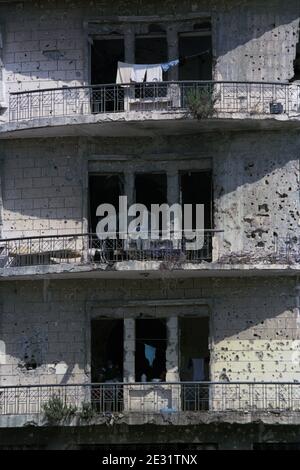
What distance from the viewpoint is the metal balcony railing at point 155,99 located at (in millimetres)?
24547

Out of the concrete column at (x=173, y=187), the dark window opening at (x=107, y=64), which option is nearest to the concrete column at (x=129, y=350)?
the concrete column at (x=173, y=187)

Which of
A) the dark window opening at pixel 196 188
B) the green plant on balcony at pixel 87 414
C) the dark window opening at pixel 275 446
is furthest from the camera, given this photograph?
the dark window opening at pixel 196 188

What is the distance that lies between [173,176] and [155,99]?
1661mm

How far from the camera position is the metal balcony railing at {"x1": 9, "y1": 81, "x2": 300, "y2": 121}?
24547mm

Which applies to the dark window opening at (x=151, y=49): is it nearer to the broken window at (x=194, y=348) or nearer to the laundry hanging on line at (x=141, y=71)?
the laundry hanging on line at (x=141, y=71)

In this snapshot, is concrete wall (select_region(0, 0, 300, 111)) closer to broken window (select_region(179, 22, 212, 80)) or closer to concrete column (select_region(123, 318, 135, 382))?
broken window (select_region(179, 22, 212, 80))

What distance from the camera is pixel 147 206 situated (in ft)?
82.2

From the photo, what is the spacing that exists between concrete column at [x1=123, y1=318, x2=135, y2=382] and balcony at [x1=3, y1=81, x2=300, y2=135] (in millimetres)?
3998

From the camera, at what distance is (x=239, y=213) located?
80.9ft

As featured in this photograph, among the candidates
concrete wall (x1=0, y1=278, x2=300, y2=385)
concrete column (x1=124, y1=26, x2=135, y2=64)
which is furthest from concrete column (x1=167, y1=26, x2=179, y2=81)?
concrete wall (x1=0, y1=278, x2=300, y2=385)

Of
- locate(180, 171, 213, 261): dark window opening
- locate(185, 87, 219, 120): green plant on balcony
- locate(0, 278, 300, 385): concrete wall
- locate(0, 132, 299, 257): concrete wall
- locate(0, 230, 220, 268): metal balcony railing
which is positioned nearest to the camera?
locate(185, 87, 219, 120): green plant on balcony

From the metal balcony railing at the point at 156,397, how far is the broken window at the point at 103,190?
3.60m

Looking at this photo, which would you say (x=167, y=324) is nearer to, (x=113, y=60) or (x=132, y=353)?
(x=132, y=353)
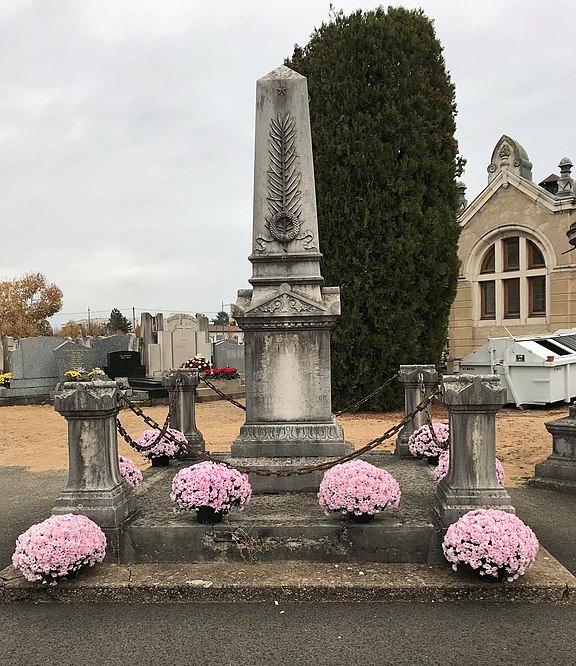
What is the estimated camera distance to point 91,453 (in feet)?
15.4

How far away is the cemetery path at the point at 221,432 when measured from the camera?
9.77 meters

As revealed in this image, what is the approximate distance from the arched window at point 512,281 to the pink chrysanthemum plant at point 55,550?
68.6ft

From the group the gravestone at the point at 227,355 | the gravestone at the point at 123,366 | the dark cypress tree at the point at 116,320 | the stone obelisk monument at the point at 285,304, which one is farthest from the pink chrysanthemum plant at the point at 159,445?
the dark cypress tree at the point at 116,320

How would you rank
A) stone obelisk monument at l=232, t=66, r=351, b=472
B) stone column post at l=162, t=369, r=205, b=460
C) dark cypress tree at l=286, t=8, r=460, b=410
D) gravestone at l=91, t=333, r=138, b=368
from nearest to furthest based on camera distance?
stone obelisk monument at l=232, t=66, r=351, b=472
stone column post at l=162, t=369, r=205, b=460
dark cypress tree at l=286, t=8, r=460, b=410
gravestone at l=91, t=333, r=138, b=368

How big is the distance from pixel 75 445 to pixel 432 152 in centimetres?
1362

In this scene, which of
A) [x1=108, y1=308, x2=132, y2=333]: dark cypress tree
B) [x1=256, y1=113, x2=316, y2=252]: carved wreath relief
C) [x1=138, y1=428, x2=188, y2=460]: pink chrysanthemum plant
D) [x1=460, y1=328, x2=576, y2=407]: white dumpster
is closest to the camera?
[x1=256, y1=113, x2=316, y2=252]: carved wreath relief

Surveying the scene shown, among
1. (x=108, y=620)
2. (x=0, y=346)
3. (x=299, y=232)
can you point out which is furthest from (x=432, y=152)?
(x=0, y=346)

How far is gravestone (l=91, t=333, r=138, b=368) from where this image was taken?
920 inches

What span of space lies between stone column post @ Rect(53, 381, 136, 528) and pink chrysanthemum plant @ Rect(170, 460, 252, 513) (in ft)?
1.68

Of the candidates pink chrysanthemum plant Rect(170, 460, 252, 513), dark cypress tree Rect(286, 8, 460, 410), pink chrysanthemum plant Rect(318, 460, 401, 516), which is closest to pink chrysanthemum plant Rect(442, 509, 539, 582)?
pink chrysanthemum plant Rect(318, 460, 401, 516)

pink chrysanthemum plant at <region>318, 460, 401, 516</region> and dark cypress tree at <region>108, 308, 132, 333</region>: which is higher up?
dark cypress tree at <region>108, 308, 132, 333</region>

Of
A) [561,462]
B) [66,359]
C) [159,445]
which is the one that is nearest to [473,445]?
[561,462]

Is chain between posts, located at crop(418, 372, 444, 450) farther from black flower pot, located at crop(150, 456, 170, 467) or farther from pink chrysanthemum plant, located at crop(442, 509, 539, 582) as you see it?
black flower pot, located at crop(150, 456, 170, 467)

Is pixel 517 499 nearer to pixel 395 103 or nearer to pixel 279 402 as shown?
pixel 279 402
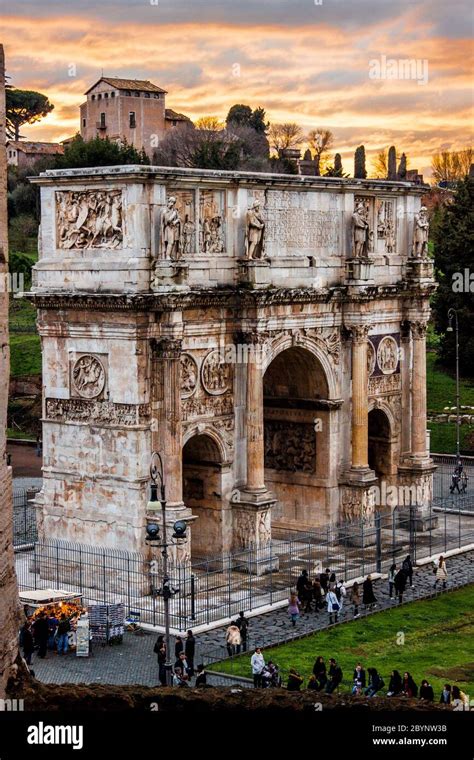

----

CHALLENGE = Can you write out all the items above again without the pictures, swapping "metal balcony railing" for "iron balcony railing" and changing nothing else?

RESPONSE =
What distance from the viewpoint is the iron balcony railing at point 155,99 located at (in millimetres)?
24547

Out of the concrete column at (x=173, y=187), the dark window opening at (x=107, y=64), which option is nearest to the concrete column at (x=129, y=350)?
the concrete column at (x=173, y=187)

Which of
A) the dark window opening at pixel 196 188
B) the green plant on balcony at pixel 87 414
C) the dark window opening at pixel 275 446
is furthest from the camera, given this photograph?
the dark window opening at pixel 196 188

What is the distance that lies between [173,176] and [155,99]?
1661mm

How far from the camera position is the iron balcony railing at {"x1": 9, "y1": 81, "x2": 300, "y2": 121}?
24547mm

Which applies to the dark window opening at (x=151, y=49): is it nearer to the broken window at (x=194, y=348) or nearer to the laundry hanging on line at (x=141, y=71)?
the laundry hanging on line at (x=141, y=71)

In this snapshot, is concrete wall (select_region(0, 0, 300, 111)) closer to broken window (select_region(179, 22, 212, 80)) or closer to concrete column (select_region(123, 318, 135, 382))?
broken window (select_region(179, 22, 212, 80))

What distance from the camera is pixel 147 206 situated (in ft)?
82.2

From the photo, what is the spacing that exists between concrete column at [x1=123, y1=318, x2=135, y2=382] and balcony at [x1=3, y1=81, x2=300, y2=135] (in millimetres)?
3998

From the camera, at what distance is (x=239, y=213) located?
80.9ft

As featured in this photograph, among the candidates
concrete wall (x1=0, y1=278, x2=300, y2=385)
concrete column (x1=124, y1=26, x2=135, y2=64)
which is furthest from concrete column (x1=167, y1=26, x2=179, y2=81)?
concrete wall (x1=0, y1=278, x2=300, y2=385)

Of
- locate(180, 171, 213, 261): dark window opening
- locate(185, 87, 219, 120): green plant on balcony
- locate(0, 278, 300, 385): concrete wall
- locate(0, 132, 299, 257): concrete wall
- locate(0, 230, 220, 268): iron balcony railing
which is positioned nearest to the camera?
locate(185, 87, 219, 120): green plant on balcony

From the iron balcony railing at the point at 156,397, how far is the broken window at the point at 103,190?
3.60m

Looking at this photo, which would you say (x=167, y=324) is nearer to, (x=113, y=60) or (x=132, y=353)?
(x=132, y=353)
What is the estimated camera distance to point 91,453 (in feet)?
15.4

How far away is the cemetery path at the point at 221,432 when measured from the camera?
9.77 meters

As revealed in this image, what is the approximate distance from the arched window at point 512,281 to the pink chrysanthemum plant at point 55,550?
68.6ft

From the group the gravestone at the point at 227,355 | the gravestone at the point at 123,366 | the dark cypress tree at the point at 116,320 | the stone obelisk monument at the point at 285,304, which one is farthest from the pink chrysanthemum plant at the point at 159,445?
the dark cypress tree at the point at 116,320

How would you rank
A) stone obelisk monument at l=232, t=66, r=351, b=472
B) stone column post at l=162, t=369, r=205, b=460
C) dark cypress tree at l=286, t=8, r=460, b=410
D) gravestone at l=91, t=333, r=138, b=368
from nearest to furthest based on camera distance?
stone obelisk monument at l=232, t=66, r=351, b=472
stone column post at l=162, t=369, r=205, b=460
dark cypress tree at l=286, t=8, r=460, b=410
gravestone at l=91, t=333, r=138, b=368

How big is the distance from pixel 75 445 to pixel 432 152 in centimetres?
1362

In this scene, which of
A) [x1=108, y1=308, x2=132, y2=333]: dark cypress tree
B) [x1=256, y1=113, x2=316, y2=252]: carved wreath relief
C) [x1=138, y1=428, x2=188, y2=460]: pink chrysanthemum plant
D) [x1=460, y1=328, x2=576, y2=407]: white dumpster
is closest to the camera?
[x1=256, y1=113, x2=316, y2=252]: carved wreath relief

Surveying the scene shown, among
1. (x=108, y=620)
2. (x=0, y=346)
3. (x=299, y=232)
can you point out which is furthest from (x=432, y=152)?
(x=0, y=346)

How far is gravestone (l=91, t=333, r=138, b=368) from where this image was taken?
920 inches

What span of space lies between stone column post @ Rect(53, 381, 136, 528) and pink chrysanthemum plant @ Rect(170, 460, 252, 513) (in ft)?
1.68

Of the candidates pink chrysanthemum plant Rect(170, 460, 252, 513), dark cypress tree Rect(286, 8, 460, 410), pink chrysanthemum plant Rect(318, 460, 401, 516), which is closest to pink chrysanthemum plant Rect(442, 509, 539, 582)?
pink chrysanthemum plant Rect(318, 460, 401, 516)

pink chrysanthemum plant at <region>318, 460, 401, 516</region> and dark cypress tree at <region>108, 308, 132, 333</region>: which is higher up?
dark cypress tree at <region>108, 308, 132, 333</region>

Of
A) [561,462]
B) [66,359]
C) [159,445]
which is the one that is nearest to [473,445]?
[561,462]

Is chain between posts, located at crop(418, 372, 444, 450) farther from black flower pot, located at crop(150, 456, 170, 467) or farther from pink chrysanthemum plant, located at crop(442, 509, 539, 582) as you see it?
black flower pot, located at crop(150, 456, 170, 467)

Is pixel 517 499 nearer to pixel 395 103 or nearer to pixel 279 402 as shown?
pixel 279 402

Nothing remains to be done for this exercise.